Отрицая суть христианской веры, я, между тем, не ратовал за отмену веры личностной. Скорее напротив. Верить для человека естественно, — писал я, — как естественно хотеть и бояться, любить и ненавидеть. Вера — штука предельно объективная. Она даётся с рождением. В первый раз орём со страху, самостоятельно хлебнув холодного, чёрт чем кишащего воздуху, отверзнув очи в агрессивный электрический свет взамен ласковой тьмы маминой утробы, и успокаиваемся, лишь поверив, что всё может оказаться не так погибельно, как кажется. И точно: подносят к груди, и снова тепло, и сладко, и покойно. И во второй раз орём, уже надеясь (веря!) — снова услышат и снова поднесут… И упование на справедливость судьбы и есть Бог.
Его просто не может не быть. Все наши бесконечные и вроде бы бессмысленные слава богу, упаси бог, дай бог, бог с ним, бог знает, бог тебе судья — они же не из церкви, не с алтаря упали — они изнутри, от постоянной и неодолимой потребности кого-то, кто неизмеримо сильнее, умней, честней, справедливей, выносливее, чище нас самих.

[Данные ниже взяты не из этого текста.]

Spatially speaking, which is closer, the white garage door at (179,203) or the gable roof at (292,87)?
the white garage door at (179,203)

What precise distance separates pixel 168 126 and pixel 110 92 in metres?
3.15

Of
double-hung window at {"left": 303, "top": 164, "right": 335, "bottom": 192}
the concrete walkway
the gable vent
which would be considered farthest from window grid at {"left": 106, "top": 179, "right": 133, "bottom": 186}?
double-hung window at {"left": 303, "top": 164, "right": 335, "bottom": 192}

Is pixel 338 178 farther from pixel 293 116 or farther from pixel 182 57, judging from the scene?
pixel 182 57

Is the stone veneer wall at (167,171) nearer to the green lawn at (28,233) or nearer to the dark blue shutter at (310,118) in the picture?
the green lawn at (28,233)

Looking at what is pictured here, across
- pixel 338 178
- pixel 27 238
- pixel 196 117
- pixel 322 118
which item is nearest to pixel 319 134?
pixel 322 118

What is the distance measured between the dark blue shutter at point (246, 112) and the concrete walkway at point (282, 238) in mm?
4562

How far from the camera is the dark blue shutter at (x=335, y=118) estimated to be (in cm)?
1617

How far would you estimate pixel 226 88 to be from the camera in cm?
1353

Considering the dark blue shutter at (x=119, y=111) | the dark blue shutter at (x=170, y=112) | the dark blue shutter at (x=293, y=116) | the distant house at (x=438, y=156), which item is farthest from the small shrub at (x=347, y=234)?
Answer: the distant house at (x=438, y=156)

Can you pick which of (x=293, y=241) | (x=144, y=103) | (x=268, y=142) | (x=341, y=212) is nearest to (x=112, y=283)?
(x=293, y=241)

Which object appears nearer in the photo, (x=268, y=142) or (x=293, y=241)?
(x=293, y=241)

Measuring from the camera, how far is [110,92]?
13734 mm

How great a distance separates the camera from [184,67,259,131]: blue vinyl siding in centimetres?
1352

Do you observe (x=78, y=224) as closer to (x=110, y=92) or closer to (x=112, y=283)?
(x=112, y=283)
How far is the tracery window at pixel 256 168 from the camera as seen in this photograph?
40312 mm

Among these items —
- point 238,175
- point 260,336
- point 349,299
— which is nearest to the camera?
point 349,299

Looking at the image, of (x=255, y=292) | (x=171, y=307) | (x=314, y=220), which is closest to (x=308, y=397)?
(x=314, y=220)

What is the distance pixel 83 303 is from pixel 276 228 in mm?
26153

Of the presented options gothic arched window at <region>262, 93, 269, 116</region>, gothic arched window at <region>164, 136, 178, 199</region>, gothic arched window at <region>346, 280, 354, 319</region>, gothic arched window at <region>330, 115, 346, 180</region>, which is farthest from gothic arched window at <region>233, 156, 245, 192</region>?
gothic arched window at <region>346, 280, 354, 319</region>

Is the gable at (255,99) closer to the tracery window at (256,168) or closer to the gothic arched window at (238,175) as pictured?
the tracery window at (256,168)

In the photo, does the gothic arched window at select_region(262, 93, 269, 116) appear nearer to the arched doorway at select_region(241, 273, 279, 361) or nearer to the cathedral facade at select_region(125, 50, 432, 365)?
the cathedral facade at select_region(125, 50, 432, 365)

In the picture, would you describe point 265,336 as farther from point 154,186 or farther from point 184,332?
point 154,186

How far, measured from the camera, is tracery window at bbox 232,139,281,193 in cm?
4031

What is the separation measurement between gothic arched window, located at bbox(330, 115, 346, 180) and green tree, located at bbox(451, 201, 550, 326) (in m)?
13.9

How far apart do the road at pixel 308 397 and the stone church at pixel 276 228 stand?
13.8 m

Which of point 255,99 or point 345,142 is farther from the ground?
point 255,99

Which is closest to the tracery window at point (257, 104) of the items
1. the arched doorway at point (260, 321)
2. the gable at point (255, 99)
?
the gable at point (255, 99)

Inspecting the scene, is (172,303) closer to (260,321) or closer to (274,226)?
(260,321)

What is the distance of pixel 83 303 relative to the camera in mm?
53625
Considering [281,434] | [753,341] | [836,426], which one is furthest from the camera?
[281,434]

Они и есть наша вера в абсолют, в совершенство.
Конечно же, мы подобие. Но подобие не бородатого дяденьки с волооким взором и трагической биографией, а того совершенного существа, каким мог бы стать каждый из нас, живи он в совершенном же мире. Но мир — в немалой мере благодаря именно тирании христианских догматов, а никак не козням эфемерного сатаны — всё ещё жутко убог. И, не изменив его, мы никогда не будем тем, чем хотим. А сделать это по силам лишь свободным существам. Перфектусом может стать только сапиенс.
А сапиенс и раб — антонимы.
Коль уж на то пошло, христианство далеко не лучший из способов богоискательства.

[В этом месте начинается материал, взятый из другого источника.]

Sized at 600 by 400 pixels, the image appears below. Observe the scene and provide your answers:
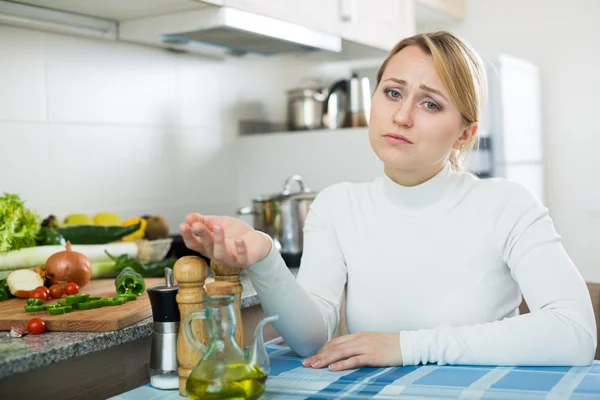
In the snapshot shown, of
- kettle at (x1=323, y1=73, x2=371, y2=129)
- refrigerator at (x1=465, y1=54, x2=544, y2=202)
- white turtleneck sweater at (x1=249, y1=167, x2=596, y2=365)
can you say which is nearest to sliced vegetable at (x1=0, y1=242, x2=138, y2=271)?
white turtleneck sweater at (x1=249, y1=167, x2=596, y2=365)

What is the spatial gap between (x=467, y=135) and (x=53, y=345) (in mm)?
922

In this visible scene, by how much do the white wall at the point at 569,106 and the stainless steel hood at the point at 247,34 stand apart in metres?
1.32

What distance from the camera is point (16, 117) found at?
2.05 metres

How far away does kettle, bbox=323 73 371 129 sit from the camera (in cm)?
296

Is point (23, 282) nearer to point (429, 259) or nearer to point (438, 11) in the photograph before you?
point (429, 259)

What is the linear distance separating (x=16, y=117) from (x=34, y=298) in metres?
0.73

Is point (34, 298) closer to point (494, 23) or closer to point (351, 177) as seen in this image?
point (351, 177)

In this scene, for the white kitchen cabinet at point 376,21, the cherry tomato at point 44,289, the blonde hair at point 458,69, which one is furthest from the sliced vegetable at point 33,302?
the white kitchen cabinet at point 376,21

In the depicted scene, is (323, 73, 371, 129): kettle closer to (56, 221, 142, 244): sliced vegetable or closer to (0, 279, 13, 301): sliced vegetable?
(56, 221, 142, 244): sliced vegetable

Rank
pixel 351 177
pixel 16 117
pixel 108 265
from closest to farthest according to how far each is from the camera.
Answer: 1. pixel 108 265
2. pixel 16 117
3. pixel 351 177

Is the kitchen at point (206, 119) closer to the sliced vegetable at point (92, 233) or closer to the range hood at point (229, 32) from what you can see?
the range hood at point (229, 32)

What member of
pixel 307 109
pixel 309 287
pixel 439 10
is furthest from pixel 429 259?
pixel 439 10

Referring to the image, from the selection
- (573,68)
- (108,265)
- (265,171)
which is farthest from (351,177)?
(573,68)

Это как если бы люди, выяснив однажды, что дважды два четыре, вдруг обрадовались и поставили на своих исканиях жирную точку. На том нелепом основании, что дважды два само по себе уже так хорошо, что дважды три, пятью восемь, а тем паче семью девять — и ни к чему: лишнее это. И автоматически вредное.
Мои же (и ваши впредь) поиски бога — это устремлённость в умопомрачительно далёкое, но постижимое, достижимое и, главное, не ужасающее будущее… — писал я…
Говорю вам: я был вещим Пименом нового мира и испытывал безграничную за него ответственность…
Однако я слукавил бы, сказав, что разбираюсь с завалами поповских врак бескорыстно.
Круша нагромождения квази-этики, я расчищал пространство для сколько-то объективного разрешения собственных сомнений насчёт Лёлькиной молодости и нашего с ней пугающе близкого родства.